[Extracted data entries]
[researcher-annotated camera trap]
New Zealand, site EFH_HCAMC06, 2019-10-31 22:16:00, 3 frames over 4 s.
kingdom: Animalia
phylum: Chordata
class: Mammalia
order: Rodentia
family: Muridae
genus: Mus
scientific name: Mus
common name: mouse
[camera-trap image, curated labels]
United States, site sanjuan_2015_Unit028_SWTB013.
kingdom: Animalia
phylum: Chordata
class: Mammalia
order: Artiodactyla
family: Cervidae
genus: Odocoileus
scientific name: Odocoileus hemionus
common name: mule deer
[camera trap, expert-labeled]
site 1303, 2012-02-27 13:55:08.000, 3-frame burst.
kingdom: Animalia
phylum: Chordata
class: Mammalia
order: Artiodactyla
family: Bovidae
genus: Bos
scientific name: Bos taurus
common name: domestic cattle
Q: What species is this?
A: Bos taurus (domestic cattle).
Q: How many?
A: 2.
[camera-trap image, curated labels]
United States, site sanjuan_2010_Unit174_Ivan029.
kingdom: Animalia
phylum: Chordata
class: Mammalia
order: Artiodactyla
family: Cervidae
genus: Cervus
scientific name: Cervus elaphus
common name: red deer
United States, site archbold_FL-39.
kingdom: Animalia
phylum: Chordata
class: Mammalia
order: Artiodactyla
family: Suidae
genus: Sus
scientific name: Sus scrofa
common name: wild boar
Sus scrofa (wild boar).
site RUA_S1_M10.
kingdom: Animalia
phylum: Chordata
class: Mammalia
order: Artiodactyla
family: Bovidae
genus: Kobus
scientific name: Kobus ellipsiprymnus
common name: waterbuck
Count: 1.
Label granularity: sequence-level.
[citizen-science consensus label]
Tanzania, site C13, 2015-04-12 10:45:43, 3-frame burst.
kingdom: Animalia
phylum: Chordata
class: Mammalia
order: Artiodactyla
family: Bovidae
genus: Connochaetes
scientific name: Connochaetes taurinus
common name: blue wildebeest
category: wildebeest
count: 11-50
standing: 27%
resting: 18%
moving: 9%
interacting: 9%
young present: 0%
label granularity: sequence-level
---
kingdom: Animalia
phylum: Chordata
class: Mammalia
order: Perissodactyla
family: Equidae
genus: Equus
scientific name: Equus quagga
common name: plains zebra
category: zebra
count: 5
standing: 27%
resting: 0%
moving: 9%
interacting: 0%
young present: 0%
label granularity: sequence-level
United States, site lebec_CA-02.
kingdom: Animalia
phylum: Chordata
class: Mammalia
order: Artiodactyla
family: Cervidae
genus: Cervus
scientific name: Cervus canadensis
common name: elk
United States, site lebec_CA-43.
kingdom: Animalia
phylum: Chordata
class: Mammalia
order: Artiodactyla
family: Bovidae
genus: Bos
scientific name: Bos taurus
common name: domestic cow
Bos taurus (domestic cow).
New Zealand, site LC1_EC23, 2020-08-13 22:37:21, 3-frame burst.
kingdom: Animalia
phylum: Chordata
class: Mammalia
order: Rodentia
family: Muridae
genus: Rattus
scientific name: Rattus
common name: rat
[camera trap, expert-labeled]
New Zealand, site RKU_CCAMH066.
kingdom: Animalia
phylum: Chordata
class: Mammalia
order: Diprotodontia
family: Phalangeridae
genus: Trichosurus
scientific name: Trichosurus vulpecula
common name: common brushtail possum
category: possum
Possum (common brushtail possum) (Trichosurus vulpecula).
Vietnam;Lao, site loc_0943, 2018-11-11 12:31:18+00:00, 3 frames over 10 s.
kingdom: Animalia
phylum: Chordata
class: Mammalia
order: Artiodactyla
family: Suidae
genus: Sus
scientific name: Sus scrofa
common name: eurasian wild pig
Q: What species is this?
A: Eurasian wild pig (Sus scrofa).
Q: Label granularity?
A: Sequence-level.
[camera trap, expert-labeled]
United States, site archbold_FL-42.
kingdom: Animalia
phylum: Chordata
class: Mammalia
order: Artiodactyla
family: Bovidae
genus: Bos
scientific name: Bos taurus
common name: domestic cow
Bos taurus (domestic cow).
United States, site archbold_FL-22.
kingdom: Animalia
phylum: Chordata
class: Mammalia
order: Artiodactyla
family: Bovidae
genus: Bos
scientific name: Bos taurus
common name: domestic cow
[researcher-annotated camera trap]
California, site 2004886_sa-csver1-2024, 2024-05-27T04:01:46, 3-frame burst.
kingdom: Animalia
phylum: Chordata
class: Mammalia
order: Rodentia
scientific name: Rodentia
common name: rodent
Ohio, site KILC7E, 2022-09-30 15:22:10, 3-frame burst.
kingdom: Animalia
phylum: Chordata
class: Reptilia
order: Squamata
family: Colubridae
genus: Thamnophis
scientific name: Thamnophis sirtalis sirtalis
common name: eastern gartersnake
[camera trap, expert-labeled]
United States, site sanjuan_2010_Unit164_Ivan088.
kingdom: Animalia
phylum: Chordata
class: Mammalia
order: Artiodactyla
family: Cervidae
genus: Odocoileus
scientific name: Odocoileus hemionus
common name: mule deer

## WHAT YOU HAVE TO DO
Please write out, exactly as they appear, the lines from the line containing "scientific name: Rodentia" through the last line of the records above, both included.

## EXERCISE OUTPUT
scientific name: Rodentia
common name: rodent
Ohio, site KILC7E, 2022-09-30 15:22:10, 3-frame burst.
kingdom: Animalia
phylum: Chordata
class: Reptilia
order: Squamata
family: Colubridae
genus: Thamnophis
scientific name: Thamnophis sirtalis sirtalis
common name: eastern gartersnake
[camera trap, expert-labeled]
United States, site sanjuan_2010_Unit164_Ivan088.
kingdom: Animalia
phylum: Chordata
class: Mammalia
order: Artiodactyla
family: Cervidae
genus: Odocoileus
scientific name: Odocoileus hemionus
common name: mule deer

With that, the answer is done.